Your objective >>
Find the word "United" in the data. Return every line where it appears.

Collected data >>
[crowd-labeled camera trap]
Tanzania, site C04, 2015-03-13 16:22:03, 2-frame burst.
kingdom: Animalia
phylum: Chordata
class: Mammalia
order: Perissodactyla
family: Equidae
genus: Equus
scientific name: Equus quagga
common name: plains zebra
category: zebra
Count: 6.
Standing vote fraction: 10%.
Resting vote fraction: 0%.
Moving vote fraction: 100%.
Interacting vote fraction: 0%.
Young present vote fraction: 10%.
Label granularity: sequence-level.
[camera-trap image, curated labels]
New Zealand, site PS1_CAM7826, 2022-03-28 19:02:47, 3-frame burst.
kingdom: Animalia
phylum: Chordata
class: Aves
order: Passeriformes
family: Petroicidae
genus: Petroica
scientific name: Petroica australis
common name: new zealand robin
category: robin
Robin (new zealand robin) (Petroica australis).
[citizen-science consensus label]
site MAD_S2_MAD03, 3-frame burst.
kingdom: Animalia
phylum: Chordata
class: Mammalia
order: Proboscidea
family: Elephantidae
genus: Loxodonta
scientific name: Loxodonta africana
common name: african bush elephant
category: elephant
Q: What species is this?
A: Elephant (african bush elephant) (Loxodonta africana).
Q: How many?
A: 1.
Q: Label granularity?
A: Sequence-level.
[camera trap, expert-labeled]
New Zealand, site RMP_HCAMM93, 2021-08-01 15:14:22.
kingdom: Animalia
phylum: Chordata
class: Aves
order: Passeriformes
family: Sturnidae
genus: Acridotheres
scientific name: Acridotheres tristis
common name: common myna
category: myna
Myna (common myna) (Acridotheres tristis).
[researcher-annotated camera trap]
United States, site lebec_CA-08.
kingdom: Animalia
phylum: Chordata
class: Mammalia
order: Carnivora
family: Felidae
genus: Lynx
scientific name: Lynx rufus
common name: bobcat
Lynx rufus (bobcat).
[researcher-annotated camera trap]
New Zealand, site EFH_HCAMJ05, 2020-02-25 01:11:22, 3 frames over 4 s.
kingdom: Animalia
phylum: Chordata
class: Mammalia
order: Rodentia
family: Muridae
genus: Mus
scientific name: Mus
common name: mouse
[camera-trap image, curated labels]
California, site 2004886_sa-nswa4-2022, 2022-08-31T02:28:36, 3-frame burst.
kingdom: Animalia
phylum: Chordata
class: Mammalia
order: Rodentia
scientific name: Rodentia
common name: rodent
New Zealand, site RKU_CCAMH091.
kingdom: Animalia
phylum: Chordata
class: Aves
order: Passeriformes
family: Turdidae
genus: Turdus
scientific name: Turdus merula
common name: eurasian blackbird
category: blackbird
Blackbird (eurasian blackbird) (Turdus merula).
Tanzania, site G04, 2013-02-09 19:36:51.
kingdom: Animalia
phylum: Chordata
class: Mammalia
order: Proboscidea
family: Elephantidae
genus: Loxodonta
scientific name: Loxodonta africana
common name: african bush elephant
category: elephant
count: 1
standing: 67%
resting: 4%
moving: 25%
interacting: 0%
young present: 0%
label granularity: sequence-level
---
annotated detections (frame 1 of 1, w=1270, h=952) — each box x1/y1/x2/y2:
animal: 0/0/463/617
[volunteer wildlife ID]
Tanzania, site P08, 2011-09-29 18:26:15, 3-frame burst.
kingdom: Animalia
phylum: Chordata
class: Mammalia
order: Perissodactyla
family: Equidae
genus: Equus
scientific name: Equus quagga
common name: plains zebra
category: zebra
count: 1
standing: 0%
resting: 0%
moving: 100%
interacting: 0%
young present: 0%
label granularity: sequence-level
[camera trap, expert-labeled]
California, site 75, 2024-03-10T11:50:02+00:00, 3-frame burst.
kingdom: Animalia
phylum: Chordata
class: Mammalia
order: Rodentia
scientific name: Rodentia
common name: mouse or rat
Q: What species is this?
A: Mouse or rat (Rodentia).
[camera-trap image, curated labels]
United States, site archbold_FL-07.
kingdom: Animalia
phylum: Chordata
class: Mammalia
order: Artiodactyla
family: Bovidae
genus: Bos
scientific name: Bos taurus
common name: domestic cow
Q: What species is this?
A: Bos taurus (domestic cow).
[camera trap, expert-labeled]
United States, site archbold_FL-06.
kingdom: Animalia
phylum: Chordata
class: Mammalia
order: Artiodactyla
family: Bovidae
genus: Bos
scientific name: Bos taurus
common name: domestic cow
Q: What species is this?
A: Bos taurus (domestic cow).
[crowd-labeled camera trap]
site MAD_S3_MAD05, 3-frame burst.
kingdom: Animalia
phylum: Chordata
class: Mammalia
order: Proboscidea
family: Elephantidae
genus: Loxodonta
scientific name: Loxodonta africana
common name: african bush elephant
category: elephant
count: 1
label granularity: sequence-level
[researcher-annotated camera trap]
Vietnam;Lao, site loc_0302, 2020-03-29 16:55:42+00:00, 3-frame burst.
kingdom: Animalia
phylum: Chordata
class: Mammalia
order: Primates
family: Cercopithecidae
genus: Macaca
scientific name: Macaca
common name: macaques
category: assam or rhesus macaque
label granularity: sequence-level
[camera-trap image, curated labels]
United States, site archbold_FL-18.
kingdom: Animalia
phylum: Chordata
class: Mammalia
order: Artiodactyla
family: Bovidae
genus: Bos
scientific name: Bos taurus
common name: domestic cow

Response below >>
United States, site lebec_CA-08.
United States, site archbold_FL-07.
United States, site archbold_FL-06.
United States, site archbold_FL-18.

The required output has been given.